Learn more about the ACLU of Maryland’s 2014 legislative priorities.
CONTACT: Meredith Curtis, ACLU of Maryland, 410-889-8555; email@example.com
ANNAPOLIS – Today, Governor Martin O’Malley signed into law five bills that were priorities for the American Civil Liberties Union (ACLU) of Maryland during the 2014 General Assembly session. These included Senate Bill 364 to replace criminal penalties with civil fines for possessing small amounts of marijuana; SB 698 to require law enforcement get a warrant based on probable cause prior to obtaining mobile phone tracking information; House Bill 912 to protect the privacy of electronic communications by requiring a warrant before it can be disclosed to law enforcement; and HB 27 to impose restrictions on the shackling of pregnant incarcerated women during labor, delivery, and post-partum recovery.

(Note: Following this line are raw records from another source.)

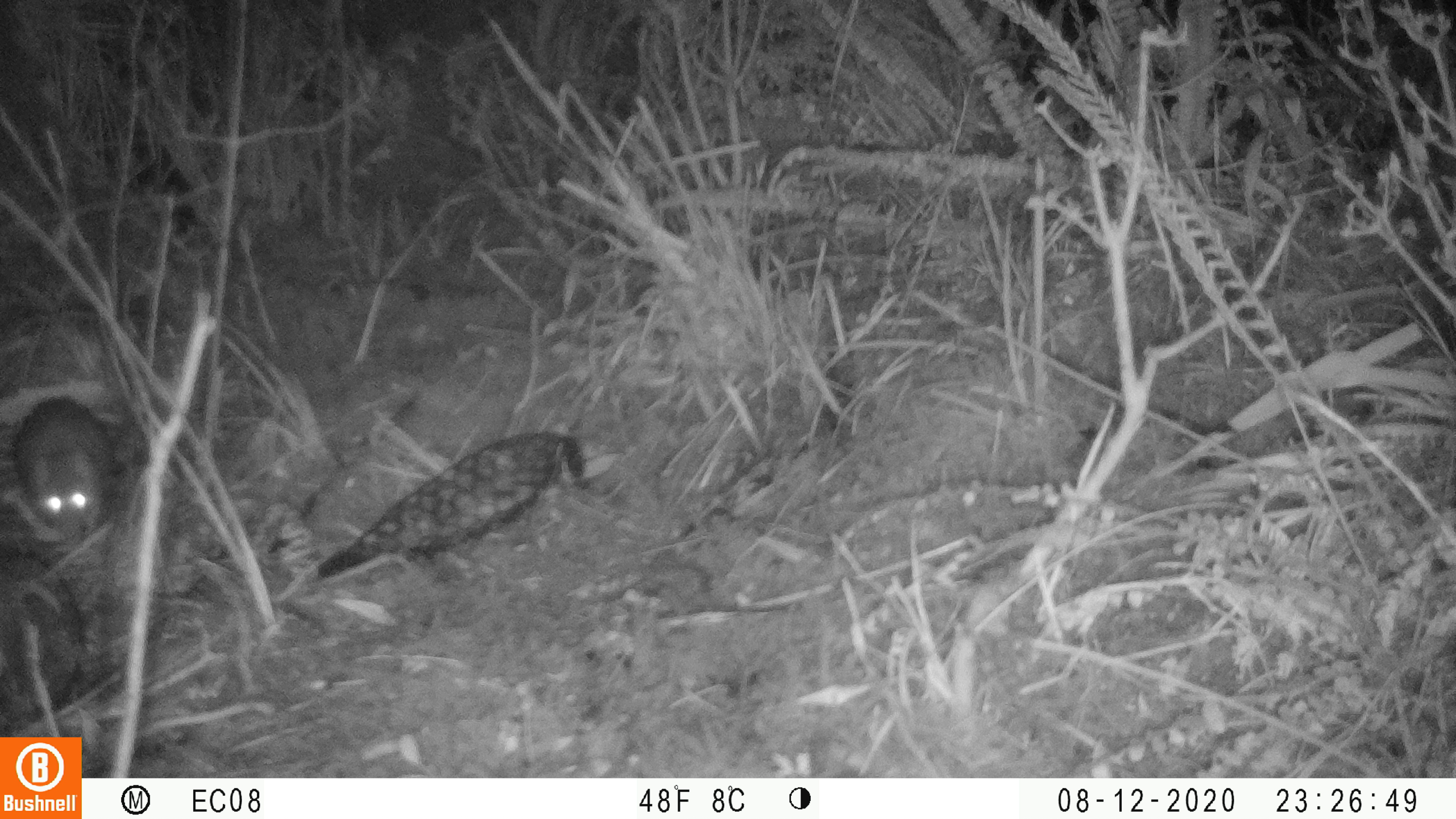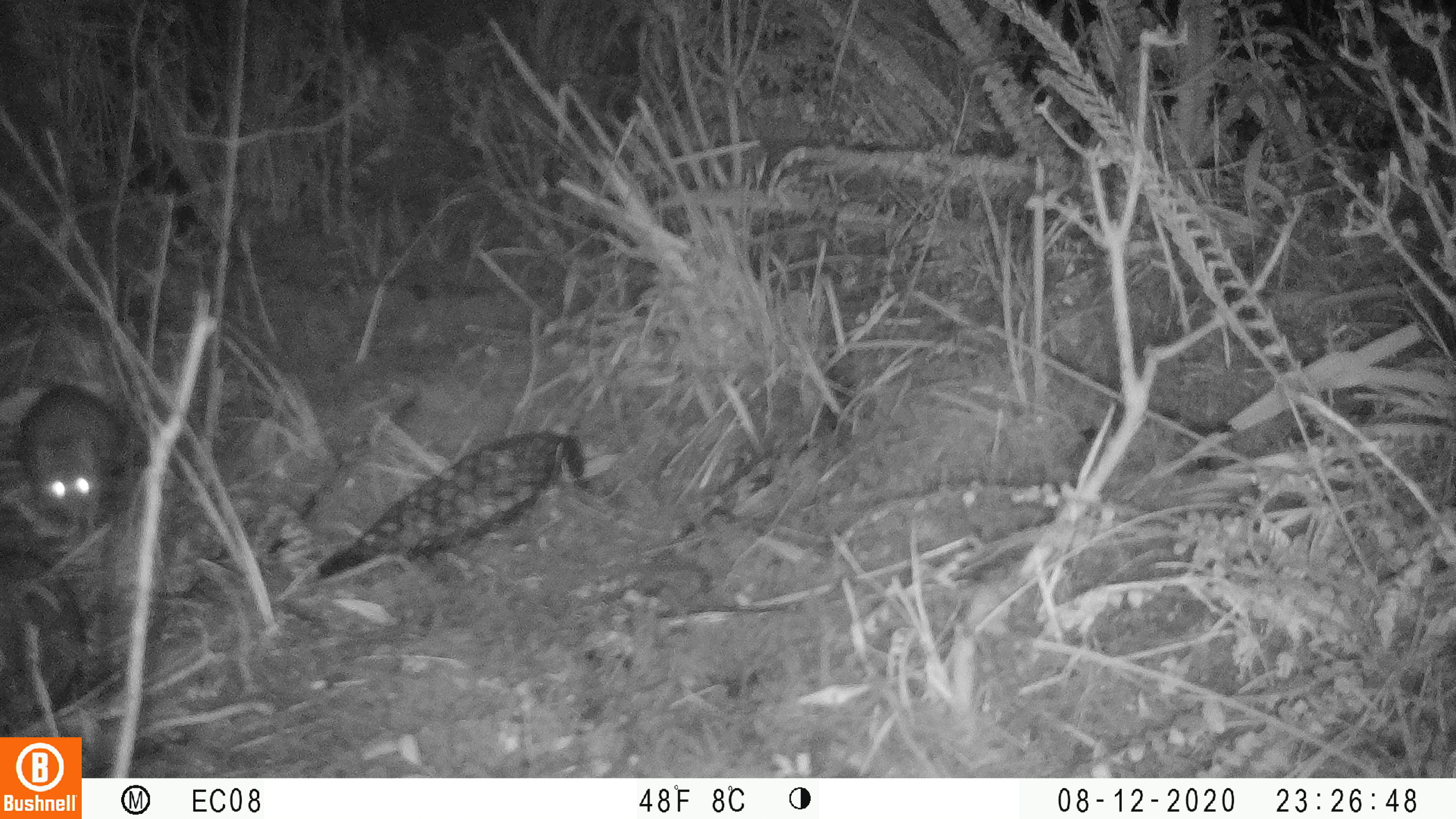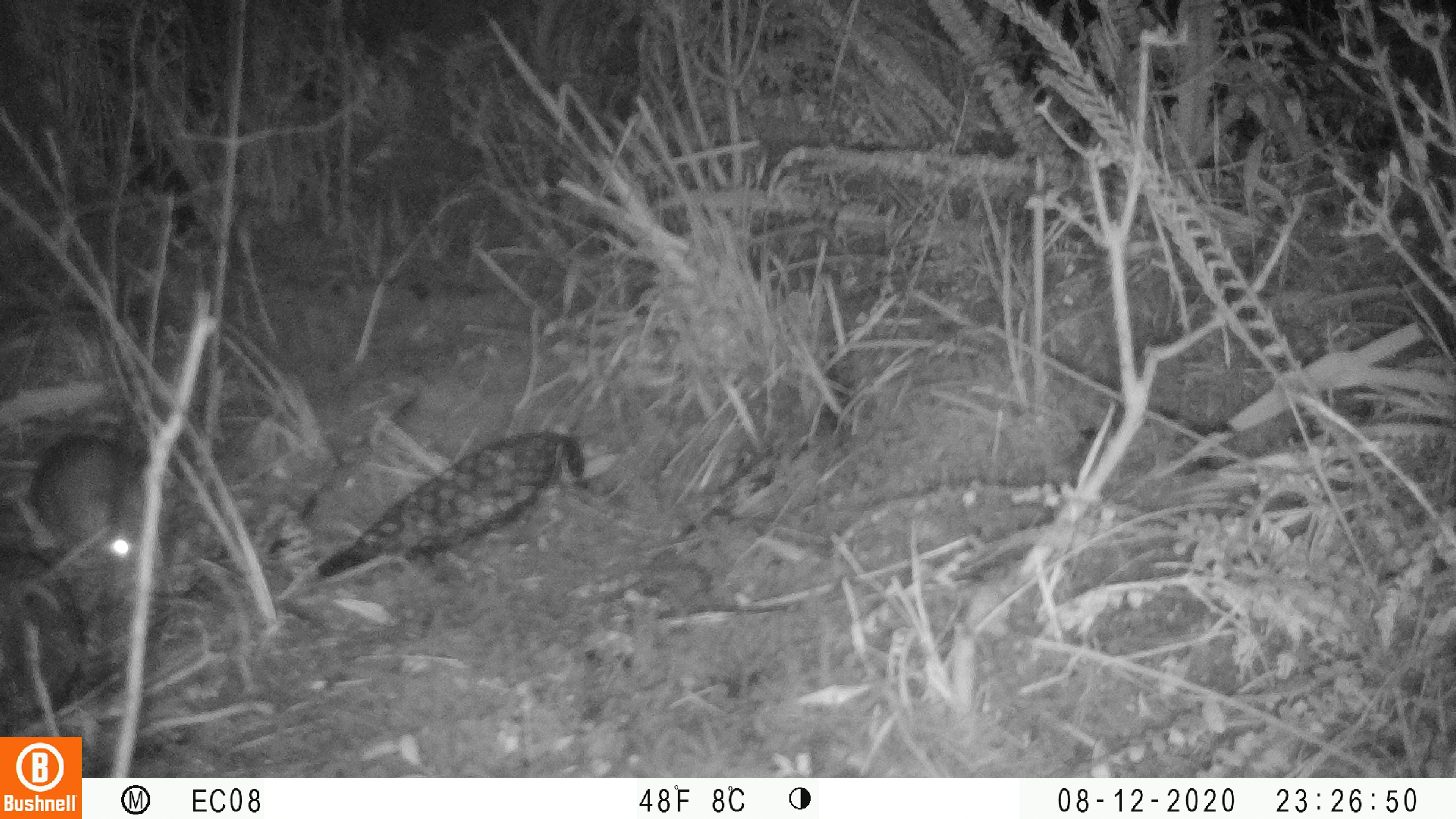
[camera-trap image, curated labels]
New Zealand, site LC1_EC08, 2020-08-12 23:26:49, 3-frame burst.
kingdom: Animalia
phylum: Chordata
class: Mammalia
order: Rodentia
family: Muridae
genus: Rattus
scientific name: Rattus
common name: rat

SB 364, lead sponsors Senators Bobby Zirkin (D-Baltimore County) and Allan Kittleman (R-Howard): CRIMINAL LAW – POSSESSION OF MARIJUANA – CIVIL OFFENSE.
Sara Love, ACLU of Maryland Policy Director: "This measure will prevent tens of thousands of Marylanders from facing life-altering criminal penalties simply for possessing marijuana, which most Marylanders believe should be legally taxed and regulated. For too long, Maryland's counterproductive marijuana laws have resulted in a racially disparate approach of stopping, searching, and arresting people for possession of marijuana. May we now move away from that failed approach, which wastes resources, hurts communities, and erodes trust with law enforcement.”
SB 698, lead sponsors Senator Christopher Shank (R-Washington) and Jamie Raskin (D-Montgomery): CRIMINAL PROCEDURE – ELECTRONIC DEVICE LOCATION INFORMATION – ORDER.
SB 699, lead sponsors Senator Christopher Shank (R-Washington) and Jamie Raskin (D-Montgomery): AUTOMATIC LICENSE PLATE READERS AND CAPTURED PLATE DATA – AUTHORIZED USES.
HB 912, lead sponsors Delegates Michael Smigiel (R-Caroline, Cecil, Kent & Queen Anne’s), Alfred Carr (D-Montgomery), Samuel Rosenberg (D-Baltimore City), and Jeffrey Waldstreicher (D-Montgomery): COURTS – ELECTRONIC COMMUNICATIONS – PRIVACY.
Sara Love, ACLU of Maryland Policy Director: “This package of privacy bills are important first steps that advance Marylanders’ personal liberty without sacrificing security.”
HB 912: “This bill brings our communications privacy laws into the 21st century, and makes clear that state law enforcement can't access our email or other electronic communications without a warrant no matter how or where it is stored: in the cloud or on our computer. Federal law still needs to catch up, which is why the ACLU is pressing Congress to pass the E-mail Privacy Act (HR 1852).”
SB 698: “This legislation is an important first step in ensuring that the government can't use our cell phones as personal tracking devices. It prohibits state law enforcement from getting location information about our phones in real time without a warrant. Going forward, it also will be important for the legislature to require a warrant for law enforcement to access the historical location data that all cellular providers keep about our movements.”
SB 699: “We are pleased that legislature has started to take note of the significant privacy implications of automated license plate readers, and we look forward to working in future years to enact more far reaching reforms on how the data is gathered, used, and stored.”
SHACKLING OF PREGNANT INMATES
HB 27, lead sponsors Delegate M. Washington and Senator Jamie Raskin (D-Montgomery): CORRECTIONAL SERVICES – HEALTHY BIRTHS FOR INCARCERATED WOMEN ACT.
Sara Love, ACLU of Maryland Policy Director: “This is a proud moment when Maryland is turning decisively away from the inhumane, dangerous, and unnecessary practice of shackling pregnant women. Maryland now has a statewide law to ensure that pregnant women are protected against this barbaric practice.”